Stored records:
------------------------------------------------

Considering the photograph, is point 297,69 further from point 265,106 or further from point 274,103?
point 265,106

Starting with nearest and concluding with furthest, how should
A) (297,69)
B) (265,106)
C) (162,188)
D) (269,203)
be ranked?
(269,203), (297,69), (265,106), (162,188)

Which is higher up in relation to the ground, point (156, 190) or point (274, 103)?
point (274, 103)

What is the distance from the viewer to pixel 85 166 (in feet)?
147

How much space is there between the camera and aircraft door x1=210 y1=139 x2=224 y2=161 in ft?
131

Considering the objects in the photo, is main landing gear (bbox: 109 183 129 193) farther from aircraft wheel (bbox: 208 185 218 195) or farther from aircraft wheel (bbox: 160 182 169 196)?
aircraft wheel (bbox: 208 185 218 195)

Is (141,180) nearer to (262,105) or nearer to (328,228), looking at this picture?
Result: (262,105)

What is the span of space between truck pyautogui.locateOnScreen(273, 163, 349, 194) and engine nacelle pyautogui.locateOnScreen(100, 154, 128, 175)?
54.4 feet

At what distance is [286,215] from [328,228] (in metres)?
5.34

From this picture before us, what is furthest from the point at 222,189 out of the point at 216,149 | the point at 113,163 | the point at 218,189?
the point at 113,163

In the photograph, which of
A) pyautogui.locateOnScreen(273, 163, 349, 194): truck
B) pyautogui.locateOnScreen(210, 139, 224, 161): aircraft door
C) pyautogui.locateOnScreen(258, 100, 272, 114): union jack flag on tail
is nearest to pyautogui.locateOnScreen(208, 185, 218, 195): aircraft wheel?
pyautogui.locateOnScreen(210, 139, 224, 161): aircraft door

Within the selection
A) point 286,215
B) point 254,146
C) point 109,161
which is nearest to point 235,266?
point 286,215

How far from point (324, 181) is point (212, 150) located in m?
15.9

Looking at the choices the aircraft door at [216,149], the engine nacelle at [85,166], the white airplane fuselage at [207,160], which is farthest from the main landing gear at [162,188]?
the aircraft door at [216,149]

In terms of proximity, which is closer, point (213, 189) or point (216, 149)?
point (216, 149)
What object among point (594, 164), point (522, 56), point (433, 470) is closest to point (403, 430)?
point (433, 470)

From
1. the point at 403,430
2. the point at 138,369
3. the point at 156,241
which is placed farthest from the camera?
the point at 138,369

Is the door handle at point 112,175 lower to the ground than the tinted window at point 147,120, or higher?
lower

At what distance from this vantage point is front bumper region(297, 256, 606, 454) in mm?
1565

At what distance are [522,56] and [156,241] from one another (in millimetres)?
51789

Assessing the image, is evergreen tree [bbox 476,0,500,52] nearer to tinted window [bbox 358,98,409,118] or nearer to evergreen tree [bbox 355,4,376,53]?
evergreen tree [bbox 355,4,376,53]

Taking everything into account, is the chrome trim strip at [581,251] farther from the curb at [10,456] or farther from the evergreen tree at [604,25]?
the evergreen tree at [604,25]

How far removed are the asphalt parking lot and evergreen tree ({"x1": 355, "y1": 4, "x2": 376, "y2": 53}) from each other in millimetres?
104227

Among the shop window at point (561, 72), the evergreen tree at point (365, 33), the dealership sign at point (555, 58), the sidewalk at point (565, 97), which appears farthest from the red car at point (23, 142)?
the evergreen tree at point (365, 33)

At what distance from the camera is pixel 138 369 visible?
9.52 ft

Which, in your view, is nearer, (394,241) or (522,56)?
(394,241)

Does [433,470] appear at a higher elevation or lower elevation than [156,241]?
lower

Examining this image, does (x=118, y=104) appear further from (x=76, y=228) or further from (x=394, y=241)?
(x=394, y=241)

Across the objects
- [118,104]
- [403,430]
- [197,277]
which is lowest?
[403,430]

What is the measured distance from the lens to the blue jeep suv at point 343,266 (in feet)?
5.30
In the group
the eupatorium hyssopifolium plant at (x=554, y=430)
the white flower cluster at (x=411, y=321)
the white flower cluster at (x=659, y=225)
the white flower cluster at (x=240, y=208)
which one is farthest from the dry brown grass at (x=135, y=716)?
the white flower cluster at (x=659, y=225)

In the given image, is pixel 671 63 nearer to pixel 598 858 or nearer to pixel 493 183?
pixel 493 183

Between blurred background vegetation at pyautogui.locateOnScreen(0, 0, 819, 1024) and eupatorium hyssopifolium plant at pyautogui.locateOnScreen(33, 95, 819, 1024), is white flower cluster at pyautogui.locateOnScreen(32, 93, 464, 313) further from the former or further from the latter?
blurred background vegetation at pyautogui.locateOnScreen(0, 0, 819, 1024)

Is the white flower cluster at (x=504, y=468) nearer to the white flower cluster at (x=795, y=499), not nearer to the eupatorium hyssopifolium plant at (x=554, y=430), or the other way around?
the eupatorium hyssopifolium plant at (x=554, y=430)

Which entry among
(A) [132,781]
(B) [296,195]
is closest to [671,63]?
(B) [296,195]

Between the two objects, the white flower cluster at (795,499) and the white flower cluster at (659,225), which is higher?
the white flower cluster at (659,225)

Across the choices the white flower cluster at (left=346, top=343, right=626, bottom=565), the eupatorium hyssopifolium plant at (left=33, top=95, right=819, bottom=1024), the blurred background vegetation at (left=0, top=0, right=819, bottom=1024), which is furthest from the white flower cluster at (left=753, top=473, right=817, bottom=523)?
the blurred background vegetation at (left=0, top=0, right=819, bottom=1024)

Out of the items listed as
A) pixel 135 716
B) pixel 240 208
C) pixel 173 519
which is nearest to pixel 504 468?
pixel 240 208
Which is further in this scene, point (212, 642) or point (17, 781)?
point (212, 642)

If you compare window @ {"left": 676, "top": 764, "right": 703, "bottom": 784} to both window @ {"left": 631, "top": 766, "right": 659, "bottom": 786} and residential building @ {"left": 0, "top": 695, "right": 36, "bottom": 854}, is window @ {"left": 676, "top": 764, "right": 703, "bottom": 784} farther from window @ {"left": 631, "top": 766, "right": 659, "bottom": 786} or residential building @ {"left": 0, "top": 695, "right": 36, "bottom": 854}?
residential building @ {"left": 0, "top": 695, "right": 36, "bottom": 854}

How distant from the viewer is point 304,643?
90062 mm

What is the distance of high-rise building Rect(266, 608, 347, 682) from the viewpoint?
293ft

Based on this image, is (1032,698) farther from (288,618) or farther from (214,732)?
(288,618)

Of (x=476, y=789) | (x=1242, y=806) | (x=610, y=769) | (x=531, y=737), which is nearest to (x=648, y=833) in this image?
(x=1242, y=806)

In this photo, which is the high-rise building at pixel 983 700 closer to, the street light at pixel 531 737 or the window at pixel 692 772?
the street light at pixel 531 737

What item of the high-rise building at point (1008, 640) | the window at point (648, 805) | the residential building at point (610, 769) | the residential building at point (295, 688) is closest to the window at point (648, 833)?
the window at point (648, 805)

------------------------------------------------

The request: Output all of the data above without any alteration.

Written answer:
Considering the photograph, is point 297,69 further from point 265,106 or further from point 274,103?
point 265,106

Starting with nearest and concluding with furthest, how should
A) (297,69)
B) (265,106)
C) (162,188)
D) (269,203)
be ranked?
(269,203), (297,69), (265,106), (162,188)

Which is higher up in relation to the ground, point (156, 190) or point (274, 103)?
point (274, 103)

What is the distance from the viewer to pixel 85 166 (in feet)?
147

How much space is there between the camera and aircraft door x1=210 y1=139 x2=224 y2=161 in ft?
131

Considering the objects in the photo, is main landing gear (bbox: 109 183 129 193) farther from aircraft wheel (bbox: 208 185 218 195) or farther from aircraft wheel (bbox: 160 182 169 196)?
aircraft wheel (bbox: 208 185 218 195)

Is (141,180) nearer to (262,105) or nearer to (328,228), looking at this picture?
Result: (262,105)

What is the span of space between truck pyautogui.locateOnScreen(273, 163, 349, 194) and engine nacelle pyautogui.locateOnScreen(100, 154, 128, 175)?
54.4 feet

At what distance is [286,215] from [328,228] (in metres)?
5.34

From this picture before us, what is furthest from the point at 222,189 out of the point at 216,149 | the point at 113,163 | the point at 218,189?
the point at 113,163

In the photograph, which of
A) pyautogui.locateOnScreen(273, 163, 349, 194): truck
B) pyautogui.locateOnScreen(210, 139, 224, 161): aircraft door
C) pyautogui.locateOnScreen(258, 100, 272, 114): union jack flag on tail
is nearest to pyautogui.locateOnScreen(208, 185, 218, 195): aircraft wheel?
pyautogui.locateOnScreen(210, 139, 224, 161): aircraft door

Within the selection
A) point 286,215
B) point 254,146
C) point 109,161
which is nearest to point 235,266?
point 286,215

How far from point (324, 181) is point (212, 150) located in m?
15.9

Looking at the choices the aircraft door at [216,149], the engine nacelle at [85,166], the white airplane fuselage at [207,160], which is farthest from the main landing gear at [162,188]?
the aircraft door at [216,149]

In terms of proximity, which is closer, point (213, 189) or point (216, 149)?
point (216, 149)
What object among point (594, 164), point (522, 56), point (433, 470) is closest to point (403, 430)?
point (433, 470)

From
1. the point at 403,430
2. the point at 138,369
3. the point at 156,241
which is placed farthest from the camera?
the point at 138,369

Is the door handle at point 112,175 lower to the ground than the tinted window at point 147,120, or higher?
lower

At what distance from this vantage point is front bumper region(297, 256, 606, 454) in mm?
1565

At what distance are [522,56] and [156,241] from one another (in millimetres)?
51789

Assessing the image, is evergreen tree [bbox 476,0,500,52] nearer to tinted window [bbox 358,98,409,118] or nearer to evergreen tree [bbox 355,4,376,53]?
evergreen tree [bbox 355,4,376,53]

Taking everything into account, is the chrome trim strip at [581,251] farther from the curb at [10,456] or farther from the evergreen tree at [604,25]?
the evergreen tree at [604,25]

How far removed are the asphalt parking lot and evergreen tree ({"x1": 355, "y1": 4, "x2": 376, "y2": 53}) from each other in millimetres?
104227

Among the shop window at point (561, 72), the evergreen tree at point (365, 33), the dealership sign at point (555, 58), the sidewalk at point (565, 97), which appears farthest from the red car at point (23, 142)?
the evergreen tree at point (365, 33)

At what distance from the camera is pixel 138 369 visible?
9.52 ft

Which, in your view, is nearer, (394,241) or (522,56)?
(394,241)

Does [433,470] appear at a higher elevation or lower elevation than [156,241]?
lower

Examining this image, does (x=118, y=104) appear further from (x=76, y=228) or further from (x=394, y=241)?
(x=394, y=241)

Across the objects
- [118,104]
- [403,430]
- [197,277]
which is lowest?
[403,430]

What is the measured distance from the lens to the blue jeep suv at point 343,266 (in feet)?
5.30
In the group
the eupatorium hyssopifolium plant at (x=554, y=430)
the white flower cluster at (x=411, y=321)
the white flower cluster at (x=659, y=225)
the white flower cluster at (x=240, y=208)
which one is farthest from the dry brown grass at (x=135, y=716)?
the white flower cluster at (x=659, y=225)

In the given image, is pixel 671 63 nearer to pixel 598 858 or nearer to pixel 493 183?
pixel 493 183

Between blurred background vegetation at pyautogui.locateOnScreen(0, 0, 819, 1024) and eupatorium hyssopifolium plant at pyautogui.locateOnScreen(33, 95, 819, 1024), is white flower cluster at pyautogui.locateOnScreen(32, 93, 464, 313) further from the former or further from the latter?
blurred background vegetation at pyautogui.locateOnScreen(0, 0, 819, 1024)

Is the white flower cluster at (x=504, y=468) nearer to the white flower cluster at (x=795, y=499), not nearer to the eupatorium hyssopifolium plant at (x=554, y=430), or the other way around?
the eupatorium hyssopifolium plant at (x=554, y=430)

Which entry among
(A) [132,781]
(B) [296,195]
is closest to [671,63]?
(B) [296,195]

Between the two objects, the white flower cluster at (795,499) and the white flower cluster at (659,225), which is higher?
the white flower cluster at (659,225)

Across the choices the white flower cluster at (left=346, top=343, right=626, bottom=565), the eupatorium hyssopifolium plant at (left=33, top=95, right=819, bottom=1024), the blurred background vegetation at (left=0, top=0, right=819, bottom=1024), which is furthest from the white flower cluster at (left=753, top=473, right=817, bottom=523)?
the blurred background vegetation at (left=0, top=0, right=819, bottom=1024)

Out of the items listed as
A) pixel 135 716
B) pixel 240 208
C) pixel 173 519
which is nearest to pixel 504 468?
pixel 240 208
Which is further in this scene, point (212, 642) or point (17, 781)?
point (212, 642)

If you compare window @ {"left": 676, "top": 764, "right": 703, "bottom": 784} to both window @ {"left": 631, "top": 766, "right": 659, "bottom": 786} and residential building @ {"left": 0, "top": 695, "right": 36, "bottom": 854}, is window @ {"left": 676, "top": 764, "right": 703, "bottom": 784} farther from window @ {"left": 631, "top": 766, "right": 659, "bottom": 786} or residential building @ {"left": 0, "top": 695, "right": 36, "bottom": 854}?
residential building @ {"left": 0, "top": 695, "right": 36, "bottom": 854}

How distant from the viewer is point 304,643?
90062 mm

What is the distance of high-rise building Rect(266, 608, 347, 682) from the viewpoint?
293ft

Based on this image, is (1032,698) farther from (288,618) or farther from (214,732)?
(288,618)

Of (x=476, y=789) | (x=1242, y=806) | (x=610, y=769) | (x=531, y=737), which is nearest to (x=648, y=833) in this image?
(x=1242, y=806)

In this photo, which is the high-rise building at pixel 983 700 closer to, the street light at pixel 531 737 or the window at pixel 692 772?
the street light at pixel 531 737

What item of the high-rise building at point (1008, 640) | the window at point (648, 805) | the residential building at point (610, 769) | the residential building at point (295, 688) is closest to the window at point (648, 833)?
the window at point (648, 805)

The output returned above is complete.